Special Needs of Students With Disabilities

Introduction

The institution of education is an indispensable source of improvement within society, as it helps young people shape their new ideas and bring them into reality. It serves to help learners discover and attain their full capacities to then obtain a position warranted by their innate talent. Educational ethics constitute a framework of standards for judging conduct and ensuring the protection of freedom to learn (Litwack, 2003). The two primary principles of educational ethics for teachers include commitment to the students and commitment to the profession. Each student has the potential of becoming a valuable, useful, and respected member of society. The purpose of the code of ethics is to help every student to achieve that goal (Litwack, 2003).

However, in some educational institutions, students with disabilities are being neglected. Some teachers fail to provide the appropriate accommodations and modifications to assist these students. While the reasons for such negligence differ, these actions compromise fairness and undermine the integrity of the profession.

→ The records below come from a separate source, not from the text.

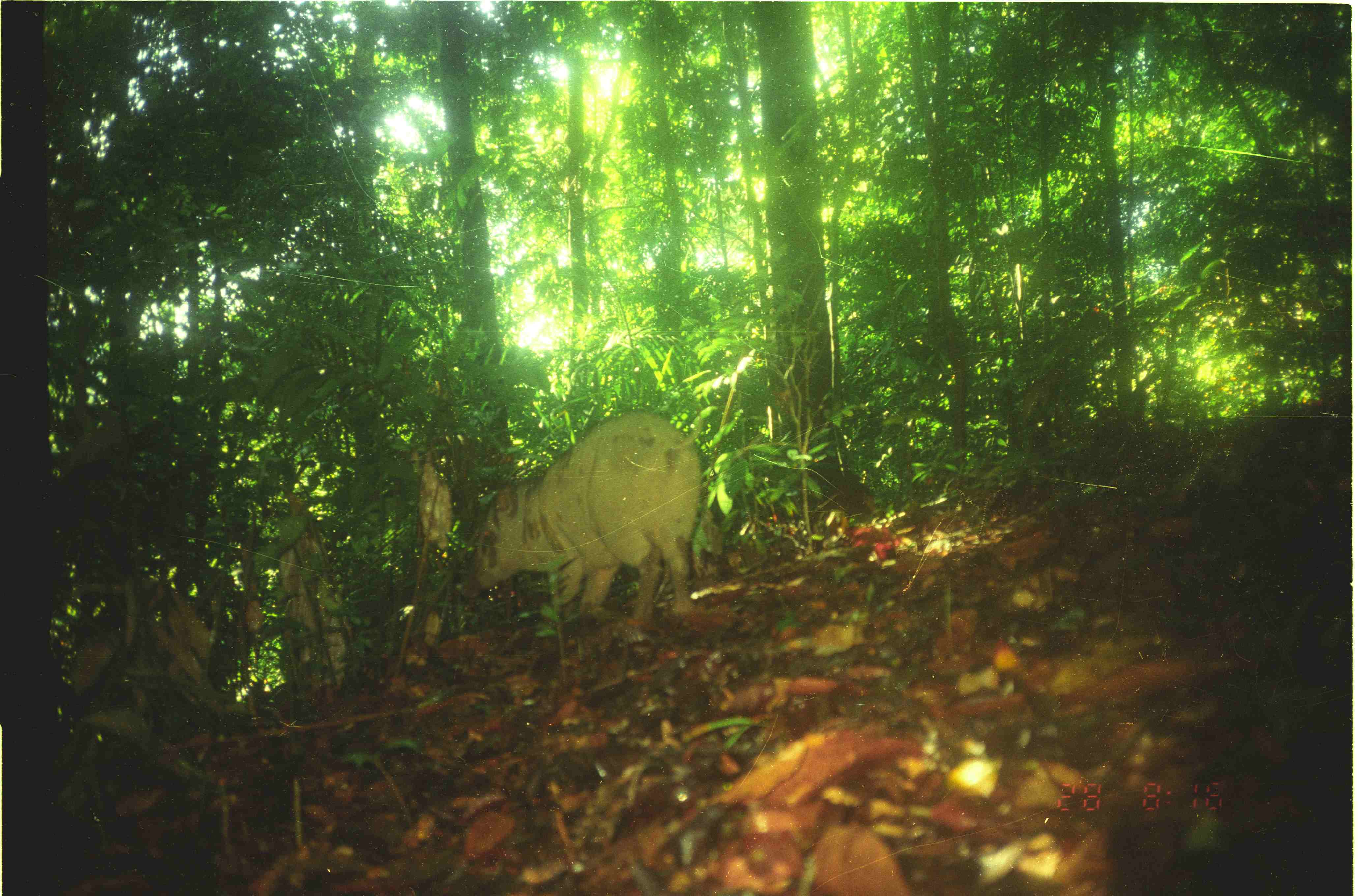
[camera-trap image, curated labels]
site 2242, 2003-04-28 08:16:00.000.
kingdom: Animalia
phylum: Chordata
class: Mammalia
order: Artiodactyla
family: Suidae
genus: Sus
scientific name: Sus scrofa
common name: wild boar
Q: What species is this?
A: Sus scrofa (wild boar).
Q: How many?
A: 1.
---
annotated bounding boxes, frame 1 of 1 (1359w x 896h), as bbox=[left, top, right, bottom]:
sus scrofa: bbox=[460, 411, 704, 623]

The Assumptions at the Heart of the Dilemma

The major assumptions behind the issue of the failure to accommodate students with disabilities in the classroom can be classified into some major groups: the lack of training and knowledge; the lack of experience; the lack of support, time, and resources to meet the needs of students with disabilities; conscientious objections to the practice.

The lack of training and knowledge comes at the forefront of most researches that is dedicated to the subject of decreased academic performance in students with disabilities. According to Moriarty (2007), various barriers impede teachers’ creation of an encouraging learning environment for all students and make them hesitant to make accommodations and modifications. In particular, the lack of an inclusive mindset and lack of knowledge about pedagogy or limited knowledge of practical strategies that students need, which reflect low willingness reflectors to assist students with disabilities. Many teachers cannot comprehend that such students have special needs and require an individual approach that can be accomplished via modifications and accommodations (Moriarty, 2007). In the instances when they do apply certain techniques and programs to try to help students with disabilities, these tools are often used improperly. These research findings demonstrate that even though inclusive pedagogy is regarded as the key strategy across countries to involve students with disability in general disabilities environment, educators’ beliefs, knowledge, and accessibility of multimodal teaching tools identify inclusivity.

Moreover, the lack of time plays an important part in causing the object of the ethical dilemma. Westwood and Graham (2003) conducted a survey of teachers that found teachers are worried about time constraints, handling the demands of consistently providing modification and additional supervision for a single student, and balancing the time spent on one special needs child with the demands of the other students in the classroom. Therefore, lack of time leads teachers to ignore to meet the needs of students with disabilities.

Another assumption is a lack of inter-professional collaboration promotion between generalist and special education teachers. Fuchs (2010) discovered that general education teachers did not believe that they received sufficient support from other parties, particularly school administration and special education support staff. In general, there were inequalities in the assignment of duties between the two different educator types that led to tensions and power struggles. As a result, generalist teachers often reject the use of administrative resources if they see doing so as unproductive. So, the negative attitudes towards teaching students with disabilities are frequently due to a lack of support from the administration in the areas of collaboration and planning time and shared duties with the special education staff. (Fuchs, 2010).

The last assumption revolves around conscious opposition to inclusivity and the focus on disabled individuals during the classroom (Brandes & Crowson, 2014, Zhang et al., 2010). Historically, the teaching community was not positive about working with students with special needs. Some teachers believe that student with disabilities is not teachable or succeed as much as other students. Personal beliefs of teachers regarding the education of students with disabilities are the important factor that affects their willingness to provide accommodations for students with disabilities in the classroom (Zhang et al., 2010).